Custom Authenticators¶
The Token Server has standard support for authentication via PIN or Fingerprint. There are many other ways to authenticate a user, for example via NFC, voice or face recognition. These methods have their own APIs to authenticate. With the feature "Custom Authenticators" you can implement the logic to authenticate the user via scripts. These scripts are maintained via the Admin Console of the Token Server.
Flows¶
The general flow for authentication with a Custom Authenticator:
Registration¶
Prerequisite: The user has authenticated via one of the standard authenticators. Then they can register for your Custom Authenticator.
- Onegini SDK passes the user identifier and registration request data to the Token Server.
- Token Server validates the request. It passes the user identifier and registration request payload to the Extension Engine.
- Registration script is executed. It can call an external API to register the user. This depends on your implementation.
- API returns the result of the registration.
- Registration script returns a status code that indicates whether the registration has succeeded. It can also return registration data and a response payload (optional).
- Token Server saves the registration response data.
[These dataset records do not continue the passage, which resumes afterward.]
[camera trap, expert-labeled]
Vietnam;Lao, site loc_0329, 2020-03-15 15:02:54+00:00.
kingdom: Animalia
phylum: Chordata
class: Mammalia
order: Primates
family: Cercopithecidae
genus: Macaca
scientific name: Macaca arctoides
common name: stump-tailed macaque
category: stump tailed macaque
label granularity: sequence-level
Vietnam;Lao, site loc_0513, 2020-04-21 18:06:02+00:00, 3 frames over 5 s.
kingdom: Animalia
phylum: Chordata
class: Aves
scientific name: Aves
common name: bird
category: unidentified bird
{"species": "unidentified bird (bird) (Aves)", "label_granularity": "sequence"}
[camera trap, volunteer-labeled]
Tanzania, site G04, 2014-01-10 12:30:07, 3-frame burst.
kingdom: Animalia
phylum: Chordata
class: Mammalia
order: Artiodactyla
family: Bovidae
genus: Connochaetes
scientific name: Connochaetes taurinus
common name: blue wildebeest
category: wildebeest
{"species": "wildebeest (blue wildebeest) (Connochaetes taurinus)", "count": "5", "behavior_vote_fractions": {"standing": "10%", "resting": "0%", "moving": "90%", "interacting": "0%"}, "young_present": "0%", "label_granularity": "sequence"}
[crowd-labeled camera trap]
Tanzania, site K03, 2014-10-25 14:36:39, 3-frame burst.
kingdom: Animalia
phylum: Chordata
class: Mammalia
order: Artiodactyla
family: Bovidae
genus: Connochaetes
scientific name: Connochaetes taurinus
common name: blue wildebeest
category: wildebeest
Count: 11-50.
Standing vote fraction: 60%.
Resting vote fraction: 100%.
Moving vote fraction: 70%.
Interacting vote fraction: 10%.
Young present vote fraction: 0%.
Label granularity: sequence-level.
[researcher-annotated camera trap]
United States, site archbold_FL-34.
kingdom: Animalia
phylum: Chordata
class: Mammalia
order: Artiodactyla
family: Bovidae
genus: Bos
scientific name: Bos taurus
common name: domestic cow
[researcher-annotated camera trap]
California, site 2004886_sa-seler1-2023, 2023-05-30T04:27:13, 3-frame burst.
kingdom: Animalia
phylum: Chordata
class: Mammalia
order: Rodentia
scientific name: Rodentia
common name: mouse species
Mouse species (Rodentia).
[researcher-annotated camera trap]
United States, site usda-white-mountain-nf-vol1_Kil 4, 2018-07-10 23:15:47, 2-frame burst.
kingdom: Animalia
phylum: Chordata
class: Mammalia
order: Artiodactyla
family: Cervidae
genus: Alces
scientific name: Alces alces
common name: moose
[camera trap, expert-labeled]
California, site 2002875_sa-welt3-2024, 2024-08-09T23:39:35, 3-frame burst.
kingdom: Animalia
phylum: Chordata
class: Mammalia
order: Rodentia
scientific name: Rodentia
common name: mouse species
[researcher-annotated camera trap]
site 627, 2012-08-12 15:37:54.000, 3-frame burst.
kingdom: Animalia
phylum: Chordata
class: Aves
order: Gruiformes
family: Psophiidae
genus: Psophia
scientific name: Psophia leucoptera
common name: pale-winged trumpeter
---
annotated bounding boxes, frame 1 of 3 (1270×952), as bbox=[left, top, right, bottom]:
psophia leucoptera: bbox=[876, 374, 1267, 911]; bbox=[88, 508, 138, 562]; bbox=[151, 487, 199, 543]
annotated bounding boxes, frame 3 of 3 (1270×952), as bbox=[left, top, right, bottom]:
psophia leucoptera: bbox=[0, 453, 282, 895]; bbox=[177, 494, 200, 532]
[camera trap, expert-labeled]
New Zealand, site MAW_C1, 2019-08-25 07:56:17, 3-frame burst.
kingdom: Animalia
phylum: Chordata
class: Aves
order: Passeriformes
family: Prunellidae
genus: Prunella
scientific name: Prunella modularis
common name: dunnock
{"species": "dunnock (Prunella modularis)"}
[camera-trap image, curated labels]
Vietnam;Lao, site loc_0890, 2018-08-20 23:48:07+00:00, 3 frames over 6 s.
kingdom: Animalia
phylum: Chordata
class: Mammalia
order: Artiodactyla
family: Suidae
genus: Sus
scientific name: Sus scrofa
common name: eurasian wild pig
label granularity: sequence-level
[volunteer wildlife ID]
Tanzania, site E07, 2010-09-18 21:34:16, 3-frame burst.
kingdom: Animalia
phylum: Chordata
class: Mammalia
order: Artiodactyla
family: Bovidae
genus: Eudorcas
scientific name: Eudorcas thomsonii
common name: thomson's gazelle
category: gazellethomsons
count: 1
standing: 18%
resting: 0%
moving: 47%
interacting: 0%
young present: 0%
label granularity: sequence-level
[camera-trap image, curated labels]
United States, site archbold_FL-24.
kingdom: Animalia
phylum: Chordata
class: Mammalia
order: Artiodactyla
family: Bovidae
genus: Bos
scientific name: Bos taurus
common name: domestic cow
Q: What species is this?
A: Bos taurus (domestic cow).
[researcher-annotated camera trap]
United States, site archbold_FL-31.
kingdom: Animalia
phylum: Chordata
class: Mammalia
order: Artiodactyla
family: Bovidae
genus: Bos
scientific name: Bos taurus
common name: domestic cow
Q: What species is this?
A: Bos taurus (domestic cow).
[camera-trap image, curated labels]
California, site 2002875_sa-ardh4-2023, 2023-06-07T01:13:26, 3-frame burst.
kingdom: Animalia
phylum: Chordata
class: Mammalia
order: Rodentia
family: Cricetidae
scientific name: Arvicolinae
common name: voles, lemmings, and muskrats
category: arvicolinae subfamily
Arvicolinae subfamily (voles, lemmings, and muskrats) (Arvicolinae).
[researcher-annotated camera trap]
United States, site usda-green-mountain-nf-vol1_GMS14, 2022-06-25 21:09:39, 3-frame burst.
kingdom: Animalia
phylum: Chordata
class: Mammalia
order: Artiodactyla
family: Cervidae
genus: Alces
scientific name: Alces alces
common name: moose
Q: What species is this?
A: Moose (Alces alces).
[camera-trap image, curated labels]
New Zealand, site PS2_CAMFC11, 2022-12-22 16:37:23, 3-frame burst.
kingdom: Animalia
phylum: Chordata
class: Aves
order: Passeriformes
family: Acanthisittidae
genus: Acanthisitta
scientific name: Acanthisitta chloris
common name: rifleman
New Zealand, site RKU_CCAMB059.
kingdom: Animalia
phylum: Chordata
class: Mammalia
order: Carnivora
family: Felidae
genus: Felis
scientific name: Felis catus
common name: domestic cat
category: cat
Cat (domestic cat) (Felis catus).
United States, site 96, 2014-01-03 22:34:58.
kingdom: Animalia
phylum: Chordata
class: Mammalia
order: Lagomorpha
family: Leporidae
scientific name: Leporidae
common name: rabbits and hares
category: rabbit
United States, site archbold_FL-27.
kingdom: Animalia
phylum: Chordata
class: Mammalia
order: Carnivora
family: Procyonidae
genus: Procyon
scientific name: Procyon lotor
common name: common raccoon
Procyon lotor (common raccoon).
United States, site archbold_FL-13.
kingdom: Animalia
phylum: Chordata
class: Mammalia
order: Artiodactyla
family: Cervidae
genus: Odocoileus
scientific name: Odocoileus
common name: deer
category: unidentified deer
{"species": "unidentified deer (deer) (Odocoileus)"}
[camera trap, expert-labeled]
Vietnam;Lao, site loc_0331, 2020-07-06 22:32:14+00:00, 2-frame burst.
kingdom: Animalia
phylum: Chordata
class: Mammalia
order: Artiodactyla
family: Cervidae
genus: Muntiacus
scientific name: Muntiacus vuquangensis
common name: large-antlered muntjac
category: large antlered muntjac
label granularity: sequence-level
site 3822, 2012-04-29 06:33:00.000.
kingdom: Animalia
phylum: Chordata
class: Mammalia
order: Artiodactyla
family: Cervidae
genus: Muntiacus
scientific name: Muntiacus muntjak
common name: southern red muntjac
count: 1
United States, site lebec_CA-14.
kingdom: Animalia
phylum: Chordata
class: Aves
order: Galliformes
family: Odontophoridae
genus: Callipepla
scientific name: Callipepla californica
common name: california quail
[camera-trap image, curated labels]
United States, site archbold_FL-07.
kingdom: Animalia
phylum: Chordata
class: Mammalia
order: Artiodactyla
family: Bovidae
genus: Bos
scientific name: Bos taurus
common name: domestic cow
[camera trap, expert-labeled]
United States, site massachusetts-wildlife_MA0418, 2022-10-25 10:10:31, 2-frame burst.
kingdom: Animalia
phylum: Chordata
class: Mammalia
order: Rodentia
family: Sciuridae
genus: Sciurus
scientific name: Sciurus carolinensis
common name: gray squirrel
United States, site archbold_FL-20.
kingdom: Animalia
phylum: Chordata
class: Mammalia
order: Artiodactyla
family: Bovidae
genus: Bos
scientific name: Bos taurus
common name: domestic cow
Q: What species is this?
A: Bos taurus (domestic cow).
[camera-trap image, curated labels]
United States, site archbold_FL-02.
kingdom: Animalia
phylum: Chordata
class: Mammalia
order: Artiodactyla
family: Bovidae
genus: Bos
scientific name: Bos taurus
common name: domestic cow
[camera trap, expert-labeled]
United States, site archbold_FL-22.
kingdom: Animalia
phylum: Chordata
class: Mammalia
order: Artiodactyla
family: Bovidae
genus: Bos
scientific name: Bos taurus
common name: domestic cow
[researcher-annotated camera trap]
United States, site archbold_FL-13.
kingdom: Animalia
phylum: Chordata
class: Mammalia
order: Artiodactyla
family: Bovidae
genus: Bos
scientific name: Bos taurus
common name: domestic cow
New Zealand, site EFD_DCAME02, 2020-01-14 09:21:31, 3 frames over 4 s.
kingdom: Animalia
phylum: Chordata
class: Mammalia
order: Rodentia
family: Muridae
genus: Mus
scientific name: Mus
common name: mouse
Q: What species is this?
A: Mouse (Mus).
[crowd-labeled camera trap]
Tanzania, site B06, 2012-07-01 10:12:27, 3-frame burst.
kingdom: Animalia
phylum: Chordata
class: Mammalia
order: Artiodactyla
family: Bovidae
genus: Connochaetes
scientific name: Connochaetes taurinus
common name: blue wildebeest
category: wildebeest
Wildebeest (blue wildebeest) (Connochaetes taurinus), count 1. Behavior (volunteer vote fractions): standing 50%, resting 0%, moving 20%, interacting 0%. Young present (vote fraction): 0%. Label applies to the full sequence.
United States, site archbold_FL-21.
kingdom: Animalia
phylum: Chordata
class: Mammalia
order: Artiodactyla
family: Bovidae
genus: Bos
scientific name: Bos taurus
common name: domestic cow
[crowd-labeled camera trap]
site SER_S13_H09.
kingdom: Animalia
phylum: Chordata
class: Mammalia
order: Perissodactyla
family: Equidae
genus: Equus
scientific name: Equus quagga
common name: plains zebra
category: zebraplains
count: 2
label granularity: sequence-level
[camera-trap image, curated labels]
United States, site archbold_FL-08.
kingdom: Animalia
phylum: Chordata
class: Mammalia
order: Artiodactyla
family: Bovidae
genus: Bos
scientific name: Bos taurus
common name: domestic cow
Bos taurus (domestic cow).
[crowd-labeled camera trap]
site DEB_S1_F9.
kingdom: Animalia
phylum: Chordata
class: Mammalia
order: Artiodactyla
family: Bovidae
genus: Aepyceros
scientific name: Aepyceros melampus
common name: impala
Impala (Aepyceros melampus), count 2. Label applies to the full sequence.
It returns the optional response payload.
Authentication¶
Prerequisite: The user has registered before with this Custom Authenticator.
- Onegini SDK passes authentication request data to the Token Server.
- Token Server validates the request. It passes the user identifier, authentication request data and the saved registration response data to the Extension Engine.
- Authentication script is executed. It can call an external API to authenticate the user. This depends on your implementation.
- API returns the result of the authentication.
- Authentication script returns a status code that indicates whether the authentication has succeeded. It can also return a response payload (optional).
- Token Server returns an Access Token if the authentication is successful, otherwise an error. It also returns the optional response payload.
Deregistration¶
Prerequisite: The user has registered before with this Custom Authenticator and is authenticated in the mobile app.
- Onegini SDK passes the deregister request to the Token Server.
- Token Server validates the request. It removes the reference to the Custom Authenticator for this user.
If the user wants to use the Custom Authenticator in the future, they need to register again.